Le rapport souligne l'inaction des membres des Forces armées maliennes (FAMA) à protéger la population, ce qui pourrait engager la responsabilité de l'État malien pour manquement à ses obligations internationales.
« Les autorités judiciaires n'ont ouvert aucune enquête au sujet des évènements de Tin Hama », s'alarme le rapport, qui invite tous les mouvements signataires et les autorités maliennes à respecter leurs obligations en matière de droits de l'homme et droit international humanitaire sur la nécessité de protéger les civils.

 
Garantir la justice pour les victimes

 
« C'est dans leur façon de répondre aux événements de Kidal et Tin Hama, en garantissant la justice pour les victimes et en mettant fin à l'impunité, que les autorités maliennes et les groupes armés signataires de l'accord d'Alger feront véritablement la preuve de leur engagement en matière de droits de l'homme. Cette étape est indispensable pour régler les causes profondes à l'origine de la crise malienne et pour remettre le pays sur le chemin de la paix et de la réconciliation », déclare le Haut-Commissaire des Nations Unies aux droits de l'homme, Zeid Ra'ad Al Hussein.

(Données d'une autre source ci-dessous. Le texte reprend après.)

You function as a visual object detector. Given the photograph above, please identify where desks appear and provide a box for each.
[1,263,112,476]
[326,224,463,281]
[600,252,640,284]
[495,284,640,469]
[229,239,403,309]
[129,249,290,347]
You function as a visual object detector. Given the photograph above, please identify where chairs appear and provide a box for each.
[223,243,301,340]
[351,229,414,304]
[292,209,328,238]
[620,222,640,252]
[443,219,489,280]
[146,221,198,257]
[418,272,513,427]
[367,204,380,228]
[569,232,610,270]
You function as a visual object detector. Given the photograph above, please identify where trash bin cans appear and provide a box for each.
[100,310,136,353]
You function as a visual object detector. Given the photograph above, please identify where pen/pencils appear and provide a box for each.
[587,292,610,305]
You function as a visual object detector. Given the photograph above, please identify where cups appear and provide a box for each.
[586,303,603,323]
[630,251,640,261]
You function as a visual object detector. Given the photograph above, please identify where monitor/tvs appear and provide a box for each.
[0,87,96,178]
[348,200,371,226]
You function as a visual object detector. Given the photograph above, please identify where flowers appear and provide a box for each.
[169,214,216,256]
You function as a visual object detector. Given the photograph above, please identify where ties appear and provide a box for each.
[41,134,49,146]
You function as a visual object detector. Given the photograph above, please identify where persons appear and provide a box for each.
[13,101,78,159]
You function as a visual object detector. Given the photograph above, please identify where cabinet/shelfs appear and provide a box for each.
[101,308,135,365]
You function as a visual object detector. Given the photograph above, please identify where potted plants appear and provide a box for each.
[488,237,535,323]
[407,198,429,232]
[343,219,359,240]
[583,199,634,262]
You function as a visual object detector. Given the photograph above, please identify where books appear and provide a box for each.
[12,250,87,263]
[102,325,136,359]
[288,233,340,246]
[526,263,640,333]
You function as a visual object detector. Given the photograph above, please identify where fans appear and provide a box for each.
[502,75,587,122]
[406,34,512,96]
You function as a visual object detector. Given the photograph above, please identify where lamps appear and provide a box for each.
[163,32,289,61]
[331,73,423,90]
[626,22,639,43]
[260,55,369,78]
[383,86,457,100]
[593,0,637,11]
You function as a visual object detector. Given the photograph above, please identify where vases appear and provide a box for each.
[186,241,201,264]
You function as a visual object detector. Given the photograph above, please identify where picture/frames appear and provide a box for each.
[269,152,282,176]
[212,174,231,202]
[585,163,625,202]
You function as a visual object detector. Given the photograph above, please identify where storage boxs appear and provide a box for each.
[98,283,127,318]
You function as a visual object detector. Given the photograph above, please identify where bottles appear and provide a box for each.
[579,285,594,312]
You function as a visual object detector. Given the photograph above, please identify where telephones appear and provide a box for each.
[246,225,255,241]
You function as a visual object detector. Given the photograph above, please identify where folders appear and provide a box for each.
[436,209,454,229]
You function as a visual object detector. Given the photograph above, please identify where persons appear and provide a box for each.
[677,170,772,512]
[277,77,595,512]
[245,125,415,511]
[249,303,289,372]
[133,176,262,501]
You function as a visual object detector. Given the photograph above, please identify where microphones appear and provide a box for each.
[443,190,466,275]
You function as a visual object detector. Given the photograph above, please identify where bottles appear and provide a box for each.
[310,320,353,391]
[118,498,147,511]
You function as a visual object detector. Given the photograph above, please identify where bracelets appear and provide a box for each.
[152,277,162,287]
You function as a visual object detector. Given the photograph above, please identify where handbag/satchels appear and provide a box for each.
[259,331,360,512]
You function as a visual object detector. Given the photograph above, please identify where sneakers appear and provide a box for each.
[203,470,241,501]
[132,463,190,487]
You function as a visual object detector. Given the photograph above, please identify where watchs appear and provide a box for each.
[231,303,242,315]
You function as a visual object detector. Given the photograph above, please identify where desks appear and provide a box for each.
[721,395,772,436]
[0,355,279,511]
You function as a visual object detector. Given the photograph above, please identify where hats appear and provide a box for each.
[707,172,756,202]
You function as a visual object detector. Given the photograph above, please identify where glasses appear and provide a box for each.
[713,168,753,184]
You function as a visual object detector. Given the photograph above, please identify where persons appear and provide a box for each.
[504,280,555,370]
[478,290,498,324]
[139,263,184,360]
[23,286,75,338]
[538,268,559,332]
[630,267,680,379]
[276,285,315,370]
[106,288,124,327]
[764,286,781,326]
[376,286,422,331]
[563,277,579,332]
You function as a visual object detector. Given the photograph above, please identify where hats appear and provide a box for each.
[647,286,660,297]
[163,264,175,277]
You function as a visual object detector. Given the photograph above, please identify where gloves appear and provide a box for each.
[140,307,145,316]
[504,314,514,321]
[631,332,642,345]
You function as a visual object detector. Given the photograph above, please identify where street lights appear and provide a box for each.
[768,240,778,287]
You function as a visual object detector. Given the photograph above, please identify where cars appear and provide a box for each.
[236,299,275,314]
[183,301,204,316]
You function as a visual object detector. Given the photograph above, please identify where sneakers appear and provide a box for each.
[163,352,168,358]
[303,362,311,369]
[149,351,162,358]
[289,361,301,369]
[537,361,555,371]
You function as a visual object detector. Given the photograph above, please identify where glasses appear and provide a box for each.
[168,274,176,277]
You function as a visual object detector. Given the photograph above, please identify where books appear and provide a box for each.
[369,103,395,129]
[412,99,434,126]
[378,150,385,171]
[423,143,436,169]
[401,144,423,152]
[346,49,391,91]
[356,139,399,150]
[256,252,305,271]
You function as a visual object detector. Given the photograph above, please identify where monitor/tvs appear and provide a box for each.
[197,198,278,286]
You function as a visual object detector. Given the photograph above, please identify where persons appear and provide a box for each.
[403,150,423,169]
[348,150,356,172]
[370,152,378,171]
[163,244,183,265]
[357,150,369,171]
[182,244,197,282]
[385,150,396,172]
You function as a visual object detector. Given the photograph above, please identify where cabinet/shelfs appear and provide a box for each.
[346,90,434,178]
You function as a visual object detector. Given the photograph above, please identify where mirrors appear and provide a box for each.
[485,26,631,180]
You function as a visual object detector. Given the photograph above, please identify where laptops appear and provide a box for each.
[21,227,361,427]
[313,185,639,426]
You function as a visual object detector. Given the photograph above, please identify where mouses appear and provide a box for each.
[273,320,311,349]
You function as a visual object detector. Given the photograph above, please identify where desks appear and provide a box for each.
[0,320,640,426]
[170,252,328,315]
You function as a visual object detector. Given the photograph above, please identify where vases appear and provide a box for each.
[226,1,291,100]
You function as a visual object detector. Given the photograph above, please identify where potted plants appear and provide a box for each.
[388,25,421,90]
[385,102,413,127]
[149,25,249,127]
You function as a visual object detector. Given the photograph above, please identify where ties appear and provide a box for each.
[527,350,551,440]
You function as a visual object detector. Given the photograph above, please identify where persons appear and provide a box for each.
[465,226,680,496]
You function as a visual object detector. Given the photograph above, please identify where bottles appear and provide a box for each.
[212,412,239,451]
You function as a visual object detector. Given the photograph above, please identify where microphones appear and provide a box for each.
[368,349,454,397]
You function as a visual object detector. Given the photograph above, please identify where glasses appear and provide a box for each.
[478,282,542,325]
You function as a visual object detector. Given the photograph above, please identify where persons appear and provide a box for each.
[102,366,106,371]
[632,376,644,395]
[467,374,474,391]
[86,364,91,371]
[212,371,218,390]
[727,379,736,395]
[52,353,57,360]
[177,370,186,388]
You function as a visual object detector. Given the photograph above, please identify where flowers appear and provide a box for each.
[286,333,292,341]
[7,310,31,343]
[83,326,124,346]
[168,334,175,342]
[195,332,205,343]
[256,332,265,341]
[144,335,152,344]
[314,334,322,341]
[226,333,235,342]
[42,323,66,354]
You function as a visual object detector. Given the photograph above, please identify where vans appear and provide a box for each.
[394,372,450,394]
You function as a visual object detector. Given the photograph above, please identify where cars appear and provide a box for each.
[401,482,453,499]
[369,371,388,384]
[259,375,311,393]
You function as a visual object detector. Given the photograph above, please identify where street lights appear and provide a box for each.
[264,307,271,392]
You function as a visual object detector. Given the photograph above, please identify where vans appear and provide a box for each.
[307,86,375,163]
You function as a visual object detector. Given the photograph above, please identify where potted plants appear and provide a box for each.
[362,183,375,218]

Mais les groupes armés mis en cause rejettent toute responsabilité. Interrogée par Studio Tamani, la CMA dément « de manière catégorique » et exige   « une enquête indépendante internationale », en affirmant avoir  « respecté les normes conventionnelles » lors des différents affrontements qui ont eu lieu dans le septentrion. Dénégation également de la part de la Plateforme du GATIA, selon laquelle ces mises en cause sont « en contradiction avec d'autres rapports fournis par les instances habilitées du Comité de suivi et de mise en œuvre de l'accord d'Alger ».